Benefits of being an Aliada go beyond better wages (although that’s not insignificant). The company also provides healthcare for its service providers through a nonproift called Red de Aliadas, which offers 100,000 pesos in coverage for medical bills.
This is a bridge to become something better… We’re changing the base of the pyramid and by changing the base of the pyramid we can change a country that desperately needs it. Rodolfo Corcuera
Corcuera also has plans to offer more than just health care. Aliadas already receive monthly bonuses and the company will extend food supplements, transportation vouchers and is looking to establish partnerships with high schools and universities for continuing education programs.
“It’s a different model from HomeJoy or others,” says Corcuera. “We want a nexus of demand but we want to make sure we can have an impact on the people we’re actually working with.”
Launching a housekeeping service in Mexico comes with its own unique set of challenges, not least getting potential customers with the fact that they’re letting strangers into their homes.
“Here in Mexico, where the crime rate is higher than in other countries we do very deep background checks,” Corcuera said. In fact, the company currently rejects more than 80% of the applicants for its service, focusing more on the quality of the service providers it brings on board rather than getting a bigger number to boost revenue.
Indeed, many of the company’s housecleaners come from top hotels in Mexico City, where the staff may be looking to cut their commute or put some extra cash in their pocket by working as an Aliada.
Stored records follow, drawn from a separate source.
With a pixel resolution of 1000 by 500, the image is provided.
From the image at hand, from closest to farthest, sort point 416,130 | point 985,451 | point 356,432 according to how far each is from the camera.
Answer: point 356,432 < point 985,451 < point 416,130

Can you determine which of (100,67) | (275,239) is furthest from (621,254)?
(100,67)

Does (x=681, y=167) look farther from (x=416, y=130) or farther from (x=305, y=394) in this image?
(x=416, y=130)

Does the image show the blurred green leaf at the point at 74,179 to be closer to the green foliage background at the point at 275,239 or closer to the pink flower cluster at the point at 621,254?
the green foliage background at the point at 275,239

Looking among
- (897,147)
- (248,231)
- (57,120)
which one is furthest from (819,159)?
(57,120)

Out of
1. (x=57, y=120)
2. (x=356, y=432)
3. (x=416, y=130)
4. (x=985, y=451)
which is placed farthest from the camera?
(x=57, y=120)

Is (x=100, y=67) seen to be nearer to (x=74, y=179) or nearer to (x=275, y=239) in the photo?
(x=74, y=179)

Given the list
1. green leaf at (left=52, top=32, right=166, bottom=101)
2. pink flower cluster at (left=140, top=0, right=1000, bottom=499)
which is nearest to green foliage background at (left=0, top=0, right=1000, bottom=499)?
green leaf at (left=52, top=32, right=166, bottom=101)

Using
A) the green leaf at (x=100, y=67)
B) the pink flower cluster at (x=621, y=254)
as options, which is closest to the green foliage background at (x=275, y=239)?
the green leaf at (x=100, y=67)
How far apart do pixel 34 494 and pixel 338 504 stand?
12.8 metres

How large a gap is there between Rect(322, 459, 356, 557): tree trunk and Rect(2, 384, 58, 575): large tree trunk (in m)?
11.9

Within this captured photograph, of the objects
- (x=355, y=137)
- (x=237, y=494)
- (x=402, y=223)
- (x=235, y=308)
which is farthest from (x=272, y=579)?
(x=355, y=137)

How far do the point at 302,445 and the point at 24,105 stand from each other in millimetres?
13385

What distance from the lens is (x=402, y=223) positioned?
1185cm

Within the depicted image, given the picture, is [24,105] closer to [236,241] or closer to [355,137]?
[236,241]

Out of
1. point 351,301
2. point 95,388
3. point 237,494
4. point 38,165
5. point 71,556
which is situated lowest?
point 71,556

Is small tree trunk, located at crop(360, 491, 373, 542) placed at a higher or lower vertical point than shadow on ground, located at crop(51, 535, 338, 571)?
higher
The company has its roots in the Venture Institute, a Mexico City-based accelerator focused on startups that have a social justice component to their business plans, or are adding some sort of value to Mexican civil society, according to the organization’s managing partner, Ulrick Noel.
“I realized I could do better than just burning money and have more impact so I decided to find companies that would be doing good by doing well,” said Noel, the former co-chief executive and founder of Rocket Internet in Mexico. “We started to look for companies that would accelerate growth by having a social impact… Companies that will create services and products for people that don’t have it or will enable the people at the base of the economic pyramid.”
Aliada certainly fits that model.
“This is not a cleaning company,” Corcuera said. “This is a bridge to become something better… We’re changing the base of the pyramid and by changing the base of the pyramid we can change a country that desperately needs it.”